7.11. DSP Builder Fixed-Point Matrix Multiply Engine Design Example
Calculation: A(NxM) * B(MxL) = R(NxL)
The calculation is O(N) in time as the design unrolls two levels of inner loop in the matrix multiply. At the innermost level, the design unrolls the dot product as a systolic DSP chain or column. At the next level, the design unrolls and calculates L columns in parallel.
Essentially, matrix B appears in hardware as L DSP columns each of depth M. The calculation is O(ML) in area.
The calculation broadcasts each matrix A row in turn down all the L columns of this B layout in parallel.
This design takes input streams and produces an output stream. Ensure external components have the same input and output data format as the engine. Matrix A is a streamed input and has no block storage in the design but has pipelining. Matrix B is also a streamed input and storage is only of each element at the relevant node in the matrix grid in hardware.
The input streaming order for matrix A is M-in-parallel, with each of its N rows in turn.

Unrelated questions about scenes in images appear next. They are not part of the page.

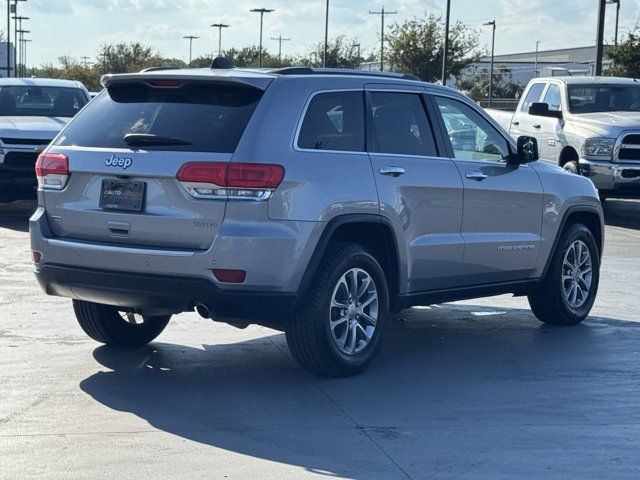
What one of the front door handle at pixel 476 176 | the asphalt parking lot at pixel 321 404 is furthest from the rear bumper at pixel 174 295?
the front door handle at pixel 476 176

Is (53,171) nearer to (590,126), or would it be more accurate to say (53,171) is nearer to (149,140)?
(149,140)

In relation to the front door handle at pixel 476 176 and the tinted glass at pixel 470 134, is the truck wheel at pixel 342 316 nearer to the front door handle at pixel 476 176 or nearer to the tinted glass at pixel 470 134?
the front door handle at pixel 476 176

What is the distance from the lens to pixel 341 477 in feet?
18.4

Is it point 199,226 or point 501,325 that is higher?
point 199,226

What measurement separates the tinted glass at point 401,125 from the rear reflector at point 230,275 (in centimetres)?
142

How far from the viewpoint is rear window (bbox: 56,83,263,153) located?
7.05 m

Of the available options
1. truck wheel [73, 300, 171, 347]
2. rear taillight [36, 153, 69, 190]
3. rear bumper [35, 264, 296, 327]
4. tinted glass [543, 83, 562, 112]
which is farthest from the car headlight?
rear taillight [36, 153, 69, 190]

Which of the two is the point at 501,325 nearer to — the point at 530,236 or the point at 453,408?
the point at 530,236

The input streaming order for matrix B (when M=N) is L-in-parallel, with each of its M rows in turn. You supply matrix A and B into the design simultaneously (under a single data valid flag). The output resultant matrix R is streamed L-in-parallel, with each of its N rows in turn. For more information about parallel inputs, calculations, and outputs, refer to Skew.
Matrix Multiply Engine Design Parameters
The design allows you to set the dimensions N, M, and L, real or complex matrix multiply data (cplx), and the input data width in bits (dw). You can also change the target device at the device block and the target frequency (fmax).
The design imposes a constraint on the relative values of N and M. The design rejects invalid values (refer to Engine Balance).
Ensure your design configuration is suitable for the target FPGA. For example, a large single matrix multiply engine is a complex matrix multiply of N=M=L=32 or real matrix multiply of N=M=L=48. A high frequency target for an engine is 600 MHz for an Intel Stratix 10 speed-grade 1 or 700 to 800 MHz for an Intel® Agilex™ 7 speed grade 1.
Setup and Check Scripts
The setup and check scripts, which configure the input and output, define the required interface to your configuration of the engine from a top-level design.
The engine comprises two main library components in sequence: data sequencer, dot product engine array.
The sequencer provides the data appropriately to the dot product engine that performs the calculation. The design places these library components in a testbench and checks engine behavior against reference MATLAB matrix multiplies. For more information, refer to the setup and check scripts.
The design balances parallel input, calculation, and output rates to prevent bottlenecks. When you configure the engine it selects appropriate input, calculation, and output parallelism, to process one row per clock-cycle.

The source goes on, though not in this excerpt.